Oktober 14, 2011 pukul 8:08 am | Ditulis dalam Apologet, Pemikiran, Saya melihat | 1 Komentar
Tag: ,

“Guru, hukum manakah yang terutama dalam hukum Taurat?”
Jawab Yesus kepadanya:
“Kasihilah Tuhan, Allahmu, dengan segenap hatimu dan dengan segenap jiwamu dan dengan segenap akal budimu. Itulah hukum yang terutama dan yang pertama. Dan hukum yang kedua, yang sama dengan itu, ialah: Kasihilah sesamamu manusia seperti dirimu sendiri.

Pada kedua hukum inilah tergantung seluruh hukum Taurat dan kitab para nabi.”
(Matius 22:36-40)

Jika para nabi, Taurat dan semua kitab bergantung kepada hukum utama dan yang terutama ini, maka itu menceritakan sesuatu yang kekal. Karena semua Kitab Suci menceritakan sesuatu yang kekal, dan Yang Kekal hanya SATU, yaitu ALLAH YANG MAHA KUASA.
Kitab Suci juga tidak serta merta melupakan bahwa ada manusia di dalam object kasih itu. Dan karena manusia adalah pelaku juga, maka semua manusia diajak untuk menerima ROH KUDUS, ROH ALLAH, supaya menjadi di dalam kasih. Dan setiap orang yang menerima ROH KUDUS akan disanggupkan dalam perilakunya untuk melakukan kasih, dan dalam kesanggupan itulah kita akan semakin mengenal KRISTUS yang penuh kasih karunia, dan penuh kebenaran.

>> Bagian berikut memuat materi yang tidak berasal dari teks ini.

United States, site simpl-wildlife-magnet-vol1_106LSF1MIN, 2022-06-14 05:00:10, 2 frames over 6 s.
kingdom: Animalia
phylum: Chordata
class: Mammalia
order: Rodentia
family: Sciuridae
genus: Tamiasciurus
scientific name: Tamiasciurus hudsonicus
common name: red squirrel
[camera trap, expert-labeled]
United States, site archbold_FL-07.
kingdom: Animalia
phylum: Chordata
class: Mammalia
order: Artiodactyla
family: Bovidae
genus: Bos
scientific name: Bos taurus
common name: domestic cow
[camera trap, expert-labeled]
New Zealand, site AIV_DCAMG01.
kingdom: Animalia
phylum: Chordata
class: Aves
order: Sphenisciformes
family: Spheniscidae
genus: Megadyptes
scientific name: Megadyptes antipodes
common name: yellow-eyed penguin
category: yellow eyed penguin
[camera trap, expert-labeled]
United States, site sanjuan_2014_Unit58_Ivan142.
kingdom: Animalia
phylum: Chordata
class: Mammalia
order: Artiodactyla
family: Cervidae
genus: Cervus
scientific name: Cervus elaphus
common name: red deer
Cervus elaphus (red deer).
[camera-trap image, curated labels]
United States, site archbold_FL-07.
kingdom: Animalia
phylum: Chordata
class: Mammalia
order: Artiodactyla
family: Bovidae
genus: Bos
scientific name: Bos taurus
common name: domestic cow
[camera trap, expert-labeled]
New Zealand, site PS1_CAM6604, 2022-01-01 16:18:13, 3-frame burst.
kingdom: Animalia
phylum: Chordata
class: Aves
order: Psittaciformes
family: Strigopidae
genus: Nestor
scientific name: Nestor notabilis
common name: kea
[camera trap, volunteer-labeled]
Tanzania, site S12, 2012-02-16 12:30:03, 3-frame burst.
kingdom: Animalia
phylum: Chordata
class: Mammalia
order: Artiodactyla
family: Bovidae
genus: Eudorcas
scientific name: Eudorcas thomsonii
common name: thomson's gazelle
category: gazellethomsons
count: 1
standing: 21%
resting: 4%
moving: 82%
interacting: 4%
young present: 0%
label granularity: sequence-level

ALLAH hadiratNYA di KERAJAANNYA, dan kita yang meski menerima ROH KEBENARAN, tidak dipungkiri masihlah di dunia. Kita mengamini Maranatha, yaitu ketika TUHAN datang mengadili, akhir jaman, maka dunia itu akan binasa juga. Dan karena dunia akan binasa maka apa yang kita bawa dalam kekekalan kita bersama hadiratNYA?
Yaitu kasih.

Tetapi buah Roh ialah: kasih, sukacita, damai sejahtera, kesabaran, kemurahan, kebaikan, kesetiaan, kelemahlembutan, penguasaan diri. Tidak ada hukum yang menentang hal-hal itu. Barangsiapa menjadi milik Kristus Yesus, ia telah menyalibkan daging dengan segala hawa nafsu dan keinginannya.

Jikalau kita hidup oleh Roh, baiklah hidup kita juga dipimpin oleh Roh, dan janganlah kita gila hormat, janganlah kita saling menantang dan saling mendengki.
(Galatia 5:22-26)

Kalau kita lihat semua point-point di atas, maka itulah paling tidak semua yang dihasilkan oleh keadaan rohaniah kita, dan itulah yang menjadikan kita telah dilayakkan sebagai warga KERAJAAN KEKAL-NYA.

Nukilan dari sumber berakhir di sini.